By Mark Forrest Patrick

The holiday season is an exciting time for everyone, from the Christmas tree and blinking lights to the sparkle of the snow and the smell of a fresh tree. When decorating for the holidays it is important to keep in mind everyone’s safety including your pets. If this is your first Christmas with your new companion keep in mind their environment is changing and this is all new to them. The lights will attract your animals to the tree, sounds and moving objects may frighten them.

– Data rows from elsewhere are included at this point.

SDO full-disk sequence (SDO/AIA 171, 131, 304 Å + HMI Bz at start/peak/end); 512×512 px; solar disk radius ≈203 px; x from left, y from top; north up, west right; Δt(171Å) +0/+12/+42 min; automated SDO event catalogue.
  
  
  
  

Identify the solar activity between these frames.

There are several holiday decorations that are harmful and can be fatal to your pet. Here are a few tips to keep this holiday a special and safe one for the entire family. Be aware of the noises and sounds that your decorations make. The electronic blow up lawn ornaments can be frightening and produce unpleasant sounds. This type of decoration can have a long lasting effect on your pet going into the yard. Keep your live and artificial tree in a fenced in or blocked off room from your pet. The needles are sharp and indigestible. Do not allow your pet to drink the tree water. The water may contain fertilizer, tree preservative, oils and bacteria. Place a cover over the water container to eliminate the temptation. Do not use aspirin in ANY of your holiday plants or flowers. Aspirin may be fatal to your pet if ingested.

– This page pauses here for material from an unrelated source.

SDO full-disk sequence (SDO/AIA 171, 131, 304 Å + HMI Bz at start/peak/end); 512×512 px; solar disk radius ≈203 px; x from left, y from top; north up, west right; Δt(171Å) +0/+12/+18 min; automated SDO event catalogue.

Many Holiday decorations can be toxic and fatal to your pet. The following plants if eaten require immediate medical attention from your veterinarian. Holly, mistletoe, poinsettia and lilly plants are only a few. Keep snow globes up where your pets are not able to knock them off and break. Many of the snow globes use anti-freeze in the globe. Keep electrical cords out of reach of your pets, including lights on the lower branches of your tree. Pets enjoy chewing on electrical cords and lights produce heat and may burn your pet. Refrain from the glass ornaments due to breakage and glitter. If the ornament falls on the floor your pet may attempt to consume the ornament and/or cut their feet and mouth. Edible ornaments such as popcorn, cranberries and painted cookies are toxic to your pet if consumed.

Avoid the following decoration types: snow sprays, ornaments with liquid inside and Styrofoam may cause choking. Tinsel on the tree is dangerous to your pet. It may cause an obstruction if swallowed, blocking the intestines. Keep burning candles up high away from wagging tails and inquisitive pets. Remember that the flicker of a candle may create an interest for your pet. Prior to putting gifts under the tree, keep in mind your dog has a keen sense of smell. Do not place chocolates and food items under the tree. Put the children’s toys away after the gifts are opened. Your pet will be attracted to the new toys and the excitement of the game chase to take the toys away from them. If your family and friends give your pet a gift for the holidays, inspect the toy prior to giving it to them to play. Is the toy the appropriate size for your pet? Is your pet able to swallow and choke on the toy? Is the toy stuffed? Does your pet destroy stuffed toys quickly?

Keep in mind that the holiday time can be stressful for everyone including your pet. If your pet puts something into their mouth, Do NOT attempt to chase your pet to remove it. This type of behavior will cause excitement and your pet may swallow the object. Immediately grab a treat or squeaky toy and lure him to you and exchange the toy/treat for what your pet has in their mouth. As much as possible, keep your pets routine the same. The feeding times should not change and your pet needs a quiet space to relax. If your pet retreats to a quiet space keep your guests away and allow some down time. From our home to yours have a very safe and Happy Holiday!